* [Short task 1]:
Answer these from the forum post on restoring an old Stanley No. 5:
(a) Where was the writer when the plane was bought?
(b) What condition is the rear handle in?
(c) What tool and attachment were used on the nuts and threaded rods?
* [Short task 2]: From the forum post on restoring an old Stanley No. 5, retype the part that opens with the words containing "[attachment=26215]" and closes with "of the rust.".

* [Extract to read]:
* * * *

# Restoring an old Stanley No. 5



## cabomhn (Jun 14, 2013)

Well, I had bought an old stanley a while back while I was at school and this is the first time I've had free to actually start working on it and doing the restoration. So here it is...

[attachment=26215]
[attachment=26216]

It's not in the best of shape, there is a significant amount of rust on most of the parts and the rear handle is snapped in half. I am still deciding on whether or not to try to repair the handle with epoxy or just make a new on from the extra cocobolo that I have here. I'll save that part for later so I have a little more time to think about what I am going to do. 

[attachment=26217]

All taken apart, my first section to attack was the all of the different nuts and threaded rods. I took out the dremmel with the metal brush attachment and got to work. I went pretty light on them to not create scratches but it did a pretty nice job getting rid of most of the rust.

* * * *

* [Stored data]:
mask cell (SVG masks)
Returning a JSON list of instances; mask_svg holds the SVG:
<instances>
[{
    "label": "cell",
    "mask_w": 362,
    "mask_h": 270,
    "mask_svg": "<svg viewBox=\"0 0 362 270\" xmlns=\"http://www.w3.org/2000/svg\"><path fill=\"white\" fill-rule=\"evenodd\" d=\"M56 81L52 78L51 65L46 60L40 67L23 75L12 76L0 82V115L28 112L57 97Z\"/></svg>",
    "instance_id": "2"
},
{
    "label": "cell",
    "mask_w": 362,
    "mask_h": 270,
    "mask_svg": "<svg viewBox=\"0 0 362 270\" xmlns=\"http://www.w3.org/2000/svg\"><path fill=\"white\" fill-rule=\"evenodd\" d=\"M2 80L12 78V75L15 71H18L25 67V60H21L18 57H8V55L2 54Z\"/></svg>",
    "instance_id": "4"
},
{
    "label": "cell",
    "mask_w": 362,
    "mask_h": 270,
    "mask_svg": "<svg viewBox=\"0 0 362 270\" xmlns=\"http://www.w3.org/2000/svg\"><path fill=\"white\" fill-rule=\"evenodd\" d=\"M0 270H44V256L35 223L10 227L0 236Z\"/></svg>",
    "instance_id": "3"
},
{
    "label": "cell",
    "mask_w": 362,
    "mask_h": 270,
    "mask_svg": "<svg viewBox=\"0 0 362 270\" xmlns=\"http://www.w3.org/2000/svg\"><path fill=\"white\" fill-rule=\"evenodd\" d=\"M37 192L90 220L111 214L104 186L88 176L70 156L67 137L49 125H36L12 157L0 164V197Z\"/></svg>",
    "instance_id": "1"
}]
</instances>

* * * *

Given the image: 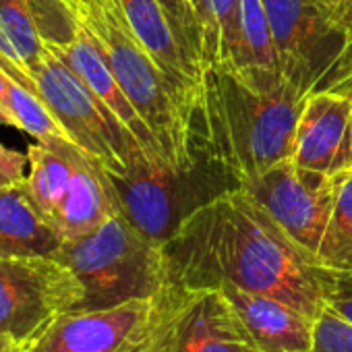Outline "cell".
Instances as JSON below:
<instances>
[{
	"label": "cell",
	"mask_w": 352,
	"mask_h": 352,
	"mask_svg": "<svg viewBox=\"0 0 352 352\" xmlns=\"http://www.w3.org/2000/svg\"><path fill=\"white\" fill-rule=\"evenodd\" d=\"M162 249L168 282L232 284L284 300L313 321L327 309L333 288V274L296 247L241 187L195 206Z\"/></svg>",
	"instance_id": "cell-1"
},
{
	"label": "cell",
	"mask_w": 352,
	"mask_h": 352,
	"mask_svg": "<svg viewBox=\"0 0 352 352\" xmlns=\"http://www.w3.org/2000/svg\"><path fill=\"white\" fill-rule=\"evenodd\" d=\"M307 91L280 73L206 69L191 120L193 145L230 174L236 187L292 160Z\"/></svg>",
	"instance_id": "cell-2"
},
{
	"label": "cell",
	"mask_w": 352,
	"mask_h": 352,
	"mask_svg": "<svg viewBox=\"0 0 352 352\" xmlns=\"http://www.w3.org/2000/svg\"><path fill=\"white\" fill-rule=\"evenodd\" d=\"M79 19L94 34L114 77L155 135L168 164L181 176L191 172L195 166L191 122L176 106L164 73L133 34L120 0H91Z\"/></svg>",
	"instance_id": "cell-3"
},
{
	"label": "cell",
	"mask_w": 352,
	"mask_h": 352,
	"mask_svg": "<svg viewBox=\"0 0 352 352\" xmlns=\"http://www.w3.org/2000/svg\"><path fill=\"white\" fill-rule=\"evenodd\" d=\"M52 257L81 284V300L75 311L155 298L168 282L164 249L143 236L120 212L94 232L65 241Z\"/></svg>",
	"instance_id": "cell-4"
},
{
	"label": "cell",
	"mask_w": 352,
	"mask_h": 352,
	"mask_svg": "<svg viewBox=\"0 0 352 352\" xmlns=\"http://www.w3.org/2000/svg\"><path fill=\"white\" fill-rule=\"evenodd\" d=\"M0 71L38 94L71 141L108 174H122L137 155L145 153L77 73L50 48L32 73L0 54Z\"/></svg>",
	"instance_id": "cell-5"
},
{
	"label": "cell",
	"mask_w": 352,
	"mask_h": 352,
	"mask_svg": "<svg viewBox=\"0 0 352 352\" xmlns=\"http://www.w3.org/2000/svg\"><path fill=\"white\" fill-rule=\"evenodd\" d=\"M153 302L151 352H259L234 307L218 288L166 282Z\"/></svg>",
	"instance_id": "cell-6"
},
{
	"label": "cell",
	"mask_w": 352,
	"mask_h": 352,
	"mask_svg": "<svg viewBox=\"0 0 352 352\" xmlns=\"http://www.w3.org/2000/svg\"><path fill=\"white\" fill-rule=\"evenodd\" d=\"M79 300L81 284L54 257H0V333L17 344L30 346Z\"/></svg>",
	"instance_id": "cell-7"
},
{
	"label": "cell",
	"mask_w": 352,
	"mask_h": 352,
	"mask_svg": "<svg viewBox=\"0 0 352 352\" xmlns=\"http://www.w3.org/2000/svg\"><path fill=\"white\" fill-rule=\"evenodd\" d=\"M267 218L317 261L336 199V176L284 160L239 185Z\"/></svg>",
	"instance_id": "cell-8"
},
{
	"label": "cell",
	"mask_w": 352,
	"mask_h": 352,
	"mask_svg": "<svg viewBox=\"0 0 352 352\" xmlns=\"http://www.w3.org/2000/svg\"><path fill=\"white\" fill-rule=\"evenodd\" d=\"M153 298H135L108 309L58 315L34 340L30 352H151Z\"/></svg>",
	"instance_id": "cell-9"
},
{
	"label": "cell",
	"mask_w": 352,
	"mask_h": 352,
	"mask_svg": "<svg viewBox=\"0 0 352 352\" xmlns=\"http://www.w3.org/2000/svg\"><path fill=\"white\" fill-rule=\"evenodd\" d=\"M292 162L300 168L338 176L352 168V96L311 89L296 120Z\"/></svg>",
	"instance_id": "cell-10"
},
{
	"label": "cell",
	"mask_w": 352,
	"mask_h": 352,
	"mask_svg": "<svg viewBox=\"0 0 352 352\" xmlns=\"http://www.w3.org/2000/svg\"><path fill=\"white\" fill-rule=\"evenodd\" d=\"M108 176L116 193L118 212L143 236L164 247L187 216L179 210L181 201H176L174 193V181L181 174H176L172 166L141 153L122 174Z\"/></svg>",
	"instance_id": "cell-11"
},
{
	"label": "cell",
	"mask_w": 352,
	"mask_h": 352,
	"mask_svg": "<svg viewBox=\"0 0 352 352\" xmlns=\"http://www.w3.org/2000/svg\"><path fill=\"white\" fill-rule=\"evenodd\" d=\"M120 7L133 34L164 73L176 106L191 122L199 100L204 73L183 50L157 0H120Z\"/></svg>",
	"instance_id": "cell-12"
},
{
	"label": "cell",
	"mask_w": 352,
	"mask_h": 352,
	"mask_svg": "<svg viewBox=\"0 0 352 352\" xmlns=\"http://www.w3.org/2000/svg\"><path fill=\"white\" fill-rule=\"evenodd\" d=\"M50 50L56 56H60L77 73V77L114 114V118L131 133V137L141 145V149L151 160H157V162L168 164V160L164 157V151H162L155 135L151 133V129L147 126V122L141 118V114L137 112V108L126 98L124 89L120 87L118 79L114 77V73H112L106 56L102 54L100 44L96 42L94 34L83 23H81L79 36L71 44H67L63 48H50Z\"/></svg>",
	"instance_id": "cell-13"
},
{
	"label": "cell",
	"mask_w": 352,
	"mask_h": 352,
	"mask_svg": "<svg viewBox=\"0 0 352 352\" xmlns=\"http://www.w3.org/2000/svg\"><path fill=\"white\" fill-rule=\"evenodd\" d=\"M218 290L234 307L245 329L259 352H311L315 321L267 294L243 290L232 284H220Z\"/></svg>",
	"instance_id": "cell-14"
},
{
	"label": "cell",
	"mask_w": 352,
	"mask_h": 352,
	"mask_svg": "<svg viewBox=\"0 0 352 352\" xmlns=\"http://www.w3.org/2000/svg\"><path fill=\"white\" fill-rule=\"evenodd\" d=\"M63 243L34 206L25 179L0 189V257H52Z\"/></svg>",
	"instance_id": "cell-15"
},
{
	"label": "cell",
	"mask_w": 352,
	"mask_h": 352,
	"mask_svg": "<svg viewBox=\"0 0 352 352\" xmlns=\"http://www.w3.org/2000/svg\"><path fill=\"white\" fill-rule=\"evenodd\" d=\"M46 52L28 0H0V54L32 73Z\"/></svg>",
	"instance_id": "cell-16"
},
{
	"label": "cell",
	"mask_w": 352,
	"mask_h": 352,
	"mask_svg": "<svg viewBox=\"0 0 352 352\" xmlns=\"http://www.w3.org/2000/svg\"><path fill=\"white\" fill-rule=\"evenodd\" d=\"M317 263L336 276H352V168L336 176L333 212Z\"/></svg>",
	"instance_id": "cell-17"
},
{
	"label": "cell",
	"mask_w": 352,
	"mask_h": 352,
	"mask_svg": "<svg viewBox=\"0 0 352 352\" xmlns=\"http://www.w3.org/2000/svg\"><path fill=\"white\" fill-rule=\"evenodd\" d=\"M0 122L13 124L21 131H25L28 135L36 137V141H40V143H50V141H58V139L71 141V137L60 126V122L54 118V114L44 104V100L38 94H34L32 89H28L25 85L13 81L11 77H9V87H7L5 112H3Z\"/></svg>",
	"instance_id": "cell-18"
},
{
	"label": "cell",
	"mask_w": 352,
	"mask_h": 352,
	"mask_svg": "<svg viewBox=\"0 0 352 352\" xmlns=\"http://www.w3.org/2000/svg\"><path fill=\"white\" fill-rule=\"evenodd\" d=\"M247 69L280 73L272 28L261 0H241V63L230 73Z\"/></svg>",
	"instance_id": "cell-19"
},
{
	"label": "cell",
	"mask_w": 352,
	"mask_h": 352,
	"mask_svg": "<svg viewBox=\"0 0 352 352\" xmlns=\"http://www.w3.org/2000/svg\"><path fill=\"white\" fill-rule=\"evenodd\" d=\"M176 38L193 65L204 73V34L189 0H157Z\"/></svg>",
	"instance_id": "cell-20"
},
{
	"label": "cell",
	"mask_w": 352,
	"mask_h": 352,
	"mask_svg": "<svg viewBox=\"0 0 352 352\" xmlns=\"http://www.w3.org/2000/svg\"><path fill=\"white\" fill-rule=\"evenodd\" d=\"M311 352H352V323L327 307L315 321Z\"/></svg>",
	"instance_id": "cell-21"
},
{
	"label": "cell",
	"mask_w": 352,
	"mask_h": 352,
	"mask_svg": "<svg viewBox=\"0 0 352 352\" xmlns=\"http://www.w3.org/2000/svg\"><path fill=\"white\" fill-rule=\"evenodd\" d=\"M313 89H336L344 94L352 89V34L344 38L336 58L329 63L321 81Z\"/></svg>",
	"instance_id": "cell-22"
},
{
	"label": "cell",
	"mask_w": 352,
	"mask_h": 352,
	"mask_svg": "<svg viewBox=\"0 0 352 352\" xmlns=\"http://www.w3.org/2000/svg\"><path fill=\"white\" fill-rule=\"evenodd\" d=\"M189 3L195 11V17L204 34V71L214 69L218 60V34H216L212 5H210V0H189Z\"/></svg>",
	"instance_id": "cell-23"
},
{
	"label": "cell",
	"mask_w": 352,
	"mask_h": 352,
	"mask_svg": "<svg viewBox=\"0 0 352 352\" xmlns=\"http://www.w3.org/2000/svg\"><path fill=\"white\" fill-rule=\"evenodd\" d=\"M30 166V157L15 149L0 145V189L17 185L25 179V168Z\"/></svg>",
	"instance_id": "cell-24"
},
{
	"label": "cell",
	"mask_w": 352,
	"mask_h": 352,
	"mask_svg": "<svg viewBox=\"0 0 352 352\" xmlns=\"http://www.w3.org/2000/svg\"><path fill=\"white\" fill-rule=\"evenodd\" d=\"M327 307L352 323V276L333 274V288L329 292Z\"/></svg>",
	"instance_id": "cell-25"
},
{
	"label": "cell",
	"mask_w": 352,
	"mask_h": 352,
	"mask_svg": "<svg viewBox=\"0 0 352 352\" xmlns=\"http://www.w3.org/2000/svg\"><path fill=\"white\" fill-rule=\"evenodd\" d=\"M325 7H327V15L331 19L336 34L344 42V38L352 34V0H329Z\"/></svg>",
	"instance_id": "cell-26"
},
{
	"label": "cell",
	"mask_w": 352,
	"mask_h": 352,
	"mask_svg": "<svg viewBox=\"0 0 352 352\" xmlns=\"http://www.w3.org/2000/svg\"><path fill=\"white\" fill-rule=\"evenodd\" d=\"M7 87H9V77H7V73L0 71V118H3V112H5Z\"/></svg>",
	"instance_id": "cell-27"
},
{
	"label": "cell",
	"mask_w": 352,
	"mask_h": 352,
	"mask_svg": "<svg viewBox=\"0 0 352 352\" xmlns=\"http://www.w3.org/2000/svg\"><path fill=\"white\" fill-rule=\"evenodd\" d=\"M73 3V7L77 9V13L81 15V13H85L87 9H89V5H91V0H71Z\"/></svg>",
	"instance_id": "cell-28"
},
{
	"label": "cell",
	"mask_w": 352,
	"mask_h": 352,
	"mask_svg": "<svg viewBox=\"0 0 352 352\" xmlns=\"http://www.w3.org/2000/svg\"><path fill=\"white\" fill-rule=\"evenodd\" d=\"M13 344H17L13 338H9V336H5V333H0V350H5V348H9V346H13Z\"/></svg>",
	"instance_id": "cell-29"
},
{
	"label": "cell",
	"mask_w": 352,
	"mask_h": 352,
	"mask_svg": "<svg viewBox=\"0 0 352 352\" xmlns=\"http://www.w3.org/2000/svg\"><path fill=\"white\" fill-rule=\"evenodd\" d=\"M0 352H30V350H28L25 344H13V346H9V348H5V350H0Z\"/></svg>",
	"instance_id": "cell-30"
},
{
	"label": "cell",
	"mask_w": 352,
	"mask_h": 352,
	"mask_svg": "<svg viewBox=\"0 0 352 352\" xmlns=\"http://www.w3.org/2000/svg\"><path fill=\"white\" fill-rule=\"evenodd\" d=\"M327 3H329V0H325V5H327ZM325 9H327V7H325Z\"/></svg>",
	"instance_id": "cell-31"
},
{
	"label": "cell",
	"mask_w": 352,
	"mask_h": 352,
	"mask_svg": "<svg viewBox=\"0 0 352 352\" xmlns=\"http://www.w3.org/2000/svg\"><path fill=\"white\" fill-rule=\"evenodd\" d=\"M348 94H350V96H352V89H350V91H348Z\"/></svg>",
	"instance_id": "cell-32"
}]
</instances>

* * * *

* [Finished answer 1]:
(a) At school.
(b) It is snapped in half.
(c) The dremmel with the metal brush attachment.

* [Finished answer 2]:
[attachment=26215]
[attachment=26216]

It's not in the best of shape, there is a significant amount of rust on most of the parts and the rear handle is snapped in half. I am still deciding on whether or not to try to repair the handle with epoxy or just make a new on from the extra cocobolo that I have here. I'll save that part for later so I have a little more time to think about what I am going to do. 

[attachment=26217]

All taken apart, my first section to attack was the all of the different nuts and threaded rods. I took out the dremmel with the metal brush attachment and got to work. I went pretty light on them to not create scratches but it did a pretty nice job getting rid of most of the rust.